◆ WHAT THIS EXERCISE ASKS:
1. Answer these questions about the blog post on work and doodling:
(a) What kind of printer appears in the dream about the cubicle?
(b) On what night did that dream happen?
(c) How many years has the writer worked for the company, according to the final section?
2. Carry on the blog post about work and doodling, beginning right after its last sentence.

◆ TEXT EXTRACT:
The Happy Place

I haven’t had time to draw lately.

It’s all work and well more work… and work on the weekend to make deadlines kind of work.

Needless to say the sun is not the only thing burning me out during the 8-5 of it all.

In fact all this work has made me feel uber dull. In fact I was feeling like when Spongebob stopped being silly and devoted his life to becoming more normal:

I felt like I lost that silly spark of mine.

I had this terrifying dream on Monday night of me being in a beige blazer in a cubicle, doing spread sheets and i couldn’t get them to print right on my 80’s dot matrix printer. Basically I was Jane Fonda in 9-5 and I was hating my existence:

I feel bad that she had to wear this outfit… I feel worse that I was wearing it’s beige cousin in my dreams.

And I felt trapped. This horrible amount work is controlling everything do. I mean is was even in my dreams!

I was only really resuscitated yesterday by a day of severe office goofing off… my deadlines were over and the new guy is really fun to be goofy with.

This is kind of what yesterday was like… but more like this with ruler jousting.

… and making bottle launchers, and playing pranks on Amber. (Who I think secretly enjoyed the weird screensaver and Rick-rolling.)

So in a better state of mind from a less stressful work load. I decided to get back into a doodly state of mind. I looked in my vast archives to find a doodle I made when I was a completely joy enraptured state.

And I found this stunning brainstorming cloud up in my fancy notebook. It explains the perfect storm of my personal happiness:

Just some things that put a smile on my face.

And reading all my silly joys just brought me right back to my giggly self.

I am sitting here thinking about vinyl records, the beach, how very nice the blanket I have stuffed in my work desk feels. I have a feeling the rest of my day may just be awesome.

Also I think I have a great idea for a series of things that make me and others go “Oooh.” Be prepared. Tell me things that make you go “Oooh” too… and you never know what can be doodled from that!

♥Lauren

(All images that are not mine are courtesy of Tumblr)

Blinded by the Light

I have been gone for a while. But I never stay away too long. I actually I get really bummed when I don’t get to blog or draw for a while and well it’s time to get back to doodling!

Today I have to share something that has never happened to me in the nearly 7 years I have worked for this company.

(Source records)

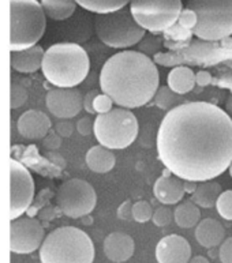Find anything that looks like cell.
Here are the masks:
<instances>
[{"mask_svg":"<svg viewBox=\"0 0 232 263\" xmlns=\"http://www.w3.org/2000/svg\"><path fill=\"white\" fill-rule=\"evenodd\" d=\"M157 153L182 180H215L232 164V118L210 102L179 104L160 123Z\"/></svg>","mask_w":232,"mask_h":263,"instance_id":"obj_1","label":"cell"},{"mask_svg":"<svg viewBox=\"0 0 232 263\" xmlns=\"http://www.w3.org/2000/svg\"><path fill=\"white\" fill-rule=\"evenodd\" d=\"M160 85L157 64L139 51H122L106 60L100 72V89L120 108L149 104Z\"/></svg>","mask_w":232,"mask_h":263,"instance_id":"obj_2","label":"cell"},{"mask_svg":"<svg viewBox=\"0 0 232 263\" xmlns=\"http://www.w3.org/2000/svg\"><path fill=\"white\" fill-rule=\"evenodd\" d=\"M156 64L176 67L193 64L219 68L212 85L232 90V40L221 41H191L176 52H162L153 58Z\"/></svg>","mask_w":232,"mask_h":263,"instance_id":"obj_3","label":"cell"},{"mask_svg":"<svg viewBox=\"0 0 232 263\" xmlns=\"http://www.w3.org/2000/svg\"><path fill=\"white\" fill-rule=\"evenodd\" d=\"M41 71L44 78L55 87L71 89L87 78L91 59L86 49L78 44H53L45 51Z\"/></svg>","mask_w":232,"mask_h":263,"instance_id":"obj_4","label":"cell"},{"mask_svg":"<svg viewBox=\"0 0 232 263\" xmlns=\"http://www.w3.org/2000/svg\"><path fill=\"white\" fill-rule=\"evenodd\" d=\"M40 251L41 263H93L95 244L75 227H60L48 233Z\"/></svg>","mask_w":232,"mask_h":263,"instance_id":"obj_5","label":"cell"},{"mask_svg":"<svg viewBox=\"0 0 232 263\" xmlns=\"http://www.w3.org/2000/svg\"><path fill=\"white\" fill-rule=\"evenodd\" d=\"M11 8V51H22L37 45L47 29V15L37 0H10Z\"/></svg>","mask_w":232,"mask_h":263,"instance_id":"obj_6","label":"cell"},{"mask_svg":"<svg viewBox=\"0 0 232 263\" xmlns=\"http://www.w3.org/2000/svg\"><path fill=\"white\" fill-rule=\"evenodd\" d=\"M198 22L193 35L202 41H221L232 35V0H189Z\"/></svg>","mask_w":232,"mask_h":263,"instance_id":"obj_7","label":"cell"},{"mask_svg":"<svg viewBox=\"0 0 232 263\" xmlns=\"http://www.w3.org/2000/svg\"><path fill=\"white\" fill-rule=\"evenodd\" d=\"M96 35L104 45L115 49H127L138 45L146 30L134 20L130 8H122L110 14H99L95 18Z\"/></svg>","mask_w":232,"mask_h":263,"instance_id":"obj_8","label":"cell"},{"mask_svg":"<svg viewBox=\"0 0 232 263\" xmlns=\"http://www.w3.org/2000/svg\"><path fill=\"white\" fill-rule=\"evenodd\" d=\"M138 120L131 109L114 108L95 119V137L99 145L111 150L126 149L138 137Z\"/></svg>","mask_w":232,"mask_h":263,"instance_id":"obj_9","label":"cell"},{"mask_svg":"<svg viewBox=\"0 0 232 263\" xmlns=\"http://www.w3.org/2000/svg\"><path fill=\"white\" fill-rule=\"evenodd\" d=\"M129 8L141 28L158 34L177 24L183 4L182 0H131Z\"/></svg>","mask_w":232,"mask_h":263,"instance_id":"obj_10","label":"cell"},{"mask_svg":"<svg viewBox=\"0 0 232 263\" xmlns=\"http://www.w3.org/2000/svg\"><path fill=\"white\" fill-rule=\"evenodd\" d=\"M97 203V194L91 183L82 179L63 181L56 193V204L70 218H81L91 214Z\"/></svg>","mask_w":232,"mask_h":263,"instance_id":"obj_11","label":"cell"},{"mask_svg":"<svg viewBox=\"0 0 232 263\" xmlns=\"http://www.w3.org/2000/svg\"><path fill=\"white\" fill-rule=\"evenodd\" d=\"M34 180L30 171L14 158L10 160V220L28 212L34 199Z\"/></svg>","mask_w":232,"mask_h":263,"instance_id":"obj_12","label":"cell"},{"mask_svg":"<svg viewBox=\"0 0 232 263\" xmlns=\"http://www.w3.org/2000/svg\"><path fill=\"white\" fill-rule=\"evenodd\" d=\"M45 231L37 218L20 217L10 224V250L14 254H32L43 246Z\"/></svg>","mask_w":232,"mask_h":263,"instance_id":"obj_13","label":"cell"},{"mask_svg":"<svg viewBox=\"0 0 232 263\" xmlns=\"http://www.w3.org/2000/svg\"><path fill=\"white\" fill-rule=\"evenodd\" d=\"M45 104L55 118L70 120L83 109V96L77 87H53L47 93Z\"/></svg>","mask_w":232,"mask_h":263,"instance_id":"obj_14","label":"cell"},{"mask_svg":"<svg viewBox=\"0 0 232 263\" xmlns=\"http://www.w3.org/2000/svg\"><path fill=\"white\" fill-rule=\"evenodd\" d=\"M156 259L158 263H189L191 246L183 236L168 235L156 246Z\"/></svg>","mask_w":232,"mask_h":263,"instance_id":"obj_15","label":"cell"},{"mask_svg":"<svg viewBox=\"0 0 232 263\" xmlns=\"http://www.w3.org/2000/svg\"><path fill=\"white\" fill-rule=\"evenodd\" d=\"M51 120L47 115L41 110L34 109L24 112L16 122L20 135L29 141L44 139L51 131Z\"/></svg>","mask_w":232,"mask_h":263,"instance_id":"obj_16","label":"cell"},{"mask_svg":"<svg viewBox=\"0 0 232 263\" xmlns=\"http://www.w3.org/2000/svg\"><path fill=\"white\" fill-rule=\"evenodd\" d=\"M135 251V243L130 235L123 232H112L104 240V254L115 263L127 262Z\"/></svg>","mask_w":232,"mask_h":263,"instance_id":"obj_17","label":"cell"},{"mask_svg":"<svg viewBox=\"0 0 232 263\" xmlns=\"http://www.w3.org/2000/svg\"><path fill=\"white\" fill-rule=\"evenodd\" d=\"M153 194L158 202L163 204L181 203L186 194L185 180L168 173L158 177L153 187Z\"/></svg>","mask_w":232,"mask_h":263,"instance_id":"obj_18","label":"cell"},{"mask_svg":"<svg viewBox=\"0 0 232 263\" xmlns=\"http://www.w3.org/2000/svg\"><path fill=\"white\" fill-rule=\"evenodd\" d=\"M45 51L40 45H34L22 51H11L10 63L16 72L21 74H32L41 70Z\"/></svg>","mask_w":232,"mask_h":263,"instance_id":"obj_19","label":"cell"},{"mask_svg":"<svg viewBox=\"0 0 232 263\" xmlns=\"http://www.w3.org/2000/svg\"><path fill=\"white\" fill-rule=\"evenodd\" d=\"M194 236L202 247L213 248L223 244L225 240V229L215 218H205L195 227Z\"/></svg>","mask_w":232,"mask_h":263,"instance_id":"obj_20","label":"cell"},{"mask_svg":"<svg viewBox=\"0 0 232 263\" xmlns=\"http://www.w3.org/2000/svg\"><path fill=\"white\" fill-rule=\"evenodd\" d=\"M85 160L87 168L95 173H108L114 169L116 162V157L112 150L101 145L93 146L87 150Z\"/></svg>","mask_w":232,"mask_h":263,"instance_id":"obj_21","label":"cell"},{"mask_svg":"<svg viewBox=\"0 0 232 263\" xmlns=\"http://www.w3.org/2000/svg\"><path fill=\"white\" fill-rule=\"evenodd\" d=\"M167 85L172 89L176 95H187L193 90L197 81H195V72L187 66H176L169 71Z\"/></svg>","mask_w":232,"mask_h":263,"instance_id":"obj_22","label":"cell"},{"mask_svg":"<svg viewBox=\"0 0 232 263\" xmlns=\"http://www.w3.org/2000/svg\"><path fill=\"white\" fill-rule=\"evenodd\" d=\"M223 194L221 185L215 180L202 181L197 184L195 190L191 194V200L197 204L198 208L210 209L216 206L217 199Z\"/></svg>","mask_w":232,"mask_h":263,"instance_id":"obj_23","label":"cell"},{"mask_svg":"<svg viewBox=\"0 0 232 263\" xmlns=\"http://www.w3.org/2000/svg\"><path fill=\"white\" fill-rule=\"evenodd\" d=\"M173 218H175V222L179 228L190 229L200 224L201 210L193 200L186 199L175 208Z\"/></svg>","mask_w":232,"mask_h":263,"instance_id":"obj_24","label":"cell"},{"mask_svg":"<svg viewBox=\"0 0 232 263\" xmlns=\"http://www.w3.org/2000/svg\"><path fill=\"white\" fill-rule=\"evenodd\" d=\"M45 15L49 20L53 21H66L77 10V2L75 0H41Z\"/></svg>","mask_w":232,"mask_h":263,"instance_id":"obj_25","label":"cell"},{"mask_svg":"<svg viewBox=\"0 0 232 263\" xmlns=\"http://www.w3.org/2000/svg\"><path fill=\"white\" fill-rule=\"evenodd\" d=\"M78 6L89 12L99 14H110L122 10L130 4L131 0H75Z\"/></svg>","mask_w":232,"mask_h":263,"instance_id":"obj_26","label":"cell"},{"mask_svg":"<svg viewBox=\"0 0 232 263\" xmlns=\"http://www.w3.org/2000/svg\"><path fill=\"white\" fill-rule=\"evenodd\" d=\"M177 101H179V95H176L168 85L158 87L157 93L154 96V104L163 110L173 109L175 106L179 105Z\"/></svg>","mask_w":232,"mask_h":263,"instance_id":"obj_27","label":"cell"},{"mask_svg":"<svg viewBox=\"0 0 232 263\" xmlns=\"http://www.w3.org/2000/svg\"><path fill=\"white\" fill-rule=\"evenodd\" d=\"M139 52H142L144 55L146 56H156L158 53H162V49L164 47V41L163 39L157 37L153 33H150V34H146L144 39L139 41V44L137 45Z\"/></svg>","mask_w":232,"mask_h":263,"instance_id":"obj_28","label":"cell"},{"mask_svg":"<svg viewBox=\"0 0 232 263\" xmlns=\"http://www.w3.org/2000/svg\"><path fill=\"white\" fill-rule=\"evenodd\" d=\"M153 209L148 200H138L133 204V220L137 222H148L153 218Z\"/></svg>","mask_w":232,"mask_h":263,"instance_id":"obj_29","label":"cell"},{"mask_svg":"<svg viewBox=\"0 0 232 263\" xmlns=\"http://www.w3.org/2000/svg\"><path fill=\"white\" fill-rule=\"evenodd\" d=\"M215 208H216L219 216H221L227 221H232V190L223 191L220 198L217 199Z\"/></svg>","mask_w":232,"mask_h":263,"instance_id":"obj_30","label":"cell"},{"mask_svg":"<svg viewBox=\"0 0 232 263\" xmlns=\"http://www.w3.org/2000/svg\"><path fill=\"white\" fill-rule=\"evenodd\" d=\"M29 93L26 87L20 85V83H11L10 87V104H11V109H18L24 105L25 102L28 101Z\"/></svg>","mask_w":232,"mask_h":263,"instance_id":"obj_31","label":"cell"},{"mask_svg":"<svg viewBox=\"0 0 232 263\" xmlns=\"http://www.w3.org/2000/svg\"><path fill=\"white\" fill-rule=\"evenodd\" d=\"M172 220H175L173 218V212L168 206H162V208L156 209L153 213V218H152L153 224L158 228H166L172 222Z\"/></svg>","mask_w":232,"mask_h":263,"instance_id":"obj_32","label":"cell"},{"mask_svg":"<svg viewBox=\"0 0 232 263\" xmlns=\"http://www.w3.org/2000/svg\"><path fill=\"white\" fill-rule=\"evenodd\" d=\"M198 22V16L197 14L193 11V10H190V8H183V11H182L181 16H179V20H177V25H181L182 28L186 29V30H189V32H193L195 26H197Z\"/></svg>","mask_w":232,"mask_h":263,"instance_id":"obj_33","label":"cell"},{"mask_svg":"<svg viewBox=\"0 0 232 263\" xmlns=\"http://www.w3.org/2000/svg\"><path fill=\"white\" fill-rule=\"evenodd\" d=\"M114 105L115 102L114 100L111 99L110 96L105 95V93H100L95 100V110H96V115H104V114H108L111 110L114 109Z\"/></svg>","mask_w":232,"mask_h":263,"instance_id":"obj_34","label":"cell"},{"mask_svg":"<svg viewBox=\"0 0 232 263\" xmlns=\"http://www.w3.org/2000/svg\"><path fill=\"white\" fill-rule=\"evenodd\" d=\"M77 131L83 137H89L92 133H95V120L91 118H82L77 123Z\"/></svg>","mask_w":232,"mask_h":263,"instance_id":"obj_35","label":"cell"},{"mask_svg":"<svg viewBox=\"0 0 232 263\" xmlns=\"http://www.w3.org/2000/svg\"><path fill=\"white\" fill-rule=\"evenodd\" d=\"M219 256H220L221 263H232V236L223 241V244L220 246Z\"/></svg>","mask_w":232,"mask_h":263,"instance_id":"obj_36","label":"cell"},{"mask_svg":"<svg viewBox=\"0 0 232 263\" xmlns=\"http://www.w3.org/2000/svg\"><path fill=\"white\" fill-rule=\"evenodd\" d=\"M99 95H100V91L96 90V89H93V90L87 91L86 95L83 96V109L86 110V114L96 115V110H95V106H93V104H95L96 97H97Z\"/></svg>","mask_w":232,"mask_h":263,"instance_id":"obj_37","label":"cell"},{"mask_svg":"<svg viewBox=\"0 0 232 263\" xmlns=\"http://www.w3.org/2000/svg\"><path fill=\"white\" fill-rule=\"evenodd\" d=\"M133 204L130 200H126L123 202V204H120L118 209V217L120 220H131L133 218Z\"/></svg>","mask_w":232,"mask_h":263,"instance_id":"obj_38","label":"cell"},{"mask_svg":"<svg viewBox=\"0 0 232 263\" xmlns=\"http://www.w3.org/2000/svg\"><path fill=\"white\" fill-rule=\"evenodd\" d=\"M56 131L59 134L60 137H71V134L74 131V124L70 120H62L60 123L56 124Z\"/></svg>","mask_w":232,"mask_h":263,"instance_id":"obj_39","label":"cell"},{"mask_svg":"<svg viewBox=\"0 0 232 263\" xmlns=\"http://www.w3.org/2000/svg\"><path fill=\"white\" fill-rule=\"evenodd\" d=\"M195 81H197L198 86L205 87V86H209V85H212L213 77H212V74L209 72V71L201 70V71H198L197 74H195Z\"/></svg>","mask_w":232,"mask_h":263,"instance_id":"obj_40","label":"cell"},{"mask_svg":"<svg viewBox=\"0 0 232 263\" xmlns=\"http://www.w3.org/2000/svg\"><path fill=\"white\" fill-rule=\"evenodd\" d=\"M60 143H62L60 137L56 134H48L47 137L44 138V146L49 150H56L60 146Z\"/></svg>","mask_w":232,"mask_h":263,"instance_id":"obj_41","label":"cell"},{"mask_svg":"<svg viewBox=\"0 0 232 263\" xmlns=\"http://www.w3.org/2000/svg\"><path fill=\"white\" fill-rule=\"evenodd\" d=\"M189 263H210V262L208 260V258H205V256L202 255H197V256H194V258H191Z\"/></svg>","mask_w":232,"mask_h":263,"instance_id":"obj_42","label":"cell"},{"mask_svg":"<svg viewBox=\"0 0 232 263\" xmlns=\"http://www.w3.org/2000/svg\"><path fill=\"white\" fill-rule=\"evenodd\" d=\"M225 112L232 118V96H229L227 101H225Z\"/></svg>","mask_w":232,"mask_h":263,"instance_id":"obj_43","label":"cell"},{"mask_svg":"<svg viewBox=\"0 0 232 263\" xmlns=\"http://www.w3.org/2000/svg\"><path fill=\"white\" fill-rule=\"evenodd\" d=\"M229 175H231V177H232V164L229 165Z\"/></svg>","mask_w":232,"mask_h":263,"instance_id":"obj_44","label":"cell"}]
</instances>
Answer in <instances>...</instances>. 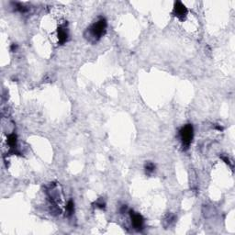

◆ EXPECTED OUTPUTS:
1.
(a) An 80's dot matrix printer.
(b) Monday night.
(c) Nearly 7 years.

2.
I actually have too much light in my workspace.

You see I’m used to working in a space with no natural light :

This is pretty much my old cubicle space [image courtesy of imgur]
Before you say… Hey Lauren, I remember you totally wanted a window when you moved offices?  Well yes, I do remember this. And having a window is really great! I get to see hummingbirds, and squirrels galore (better than just seeing wasps and spiders). But I was just not prepared for all the light. I guess all 7 years of mole like office conditions, made me forget how serious the sun can be. It is in fact so serious, that in the afternoon when I look at my west facing window my computer screen seems as if I am staring into the pearly gates of Microsoft Excel.

Hey Girl, welcome to my pearly gates… have you got that color board sent out to my homie Jim? He really needs that thing.

At a few times after I had to put on sunglasses to see my emails… I thought maybe I was on my way to the pearly gates and I still had a work deadline. Only I would be working until the end. And I hadn’t even seen the rest of season 4 of Arrested Development… I just couldn’t deal with that thought. But I could deal with the thought that heaven is probably full of really good food and I was kind of hungry.

And now I have come to the conclusion… that I may be the office vampire. I mean I like being pasty, I am always wearing sunscreen (even at work) and I am quite skilled at adept at avoiding sun beams, and well I’m not a big fan of being stabbed with wooden stakes.

My boss thought I was exaggerating when he came out of his office to see me typing with my sunglasses on. The when he came over to my cubicle he realized I was in fact not exaggerating with my Stevie Wonder like wardrobe change. He then told me I could get extra blinds  because when he came into my cubicle space and couldn’t even see the work on my computer.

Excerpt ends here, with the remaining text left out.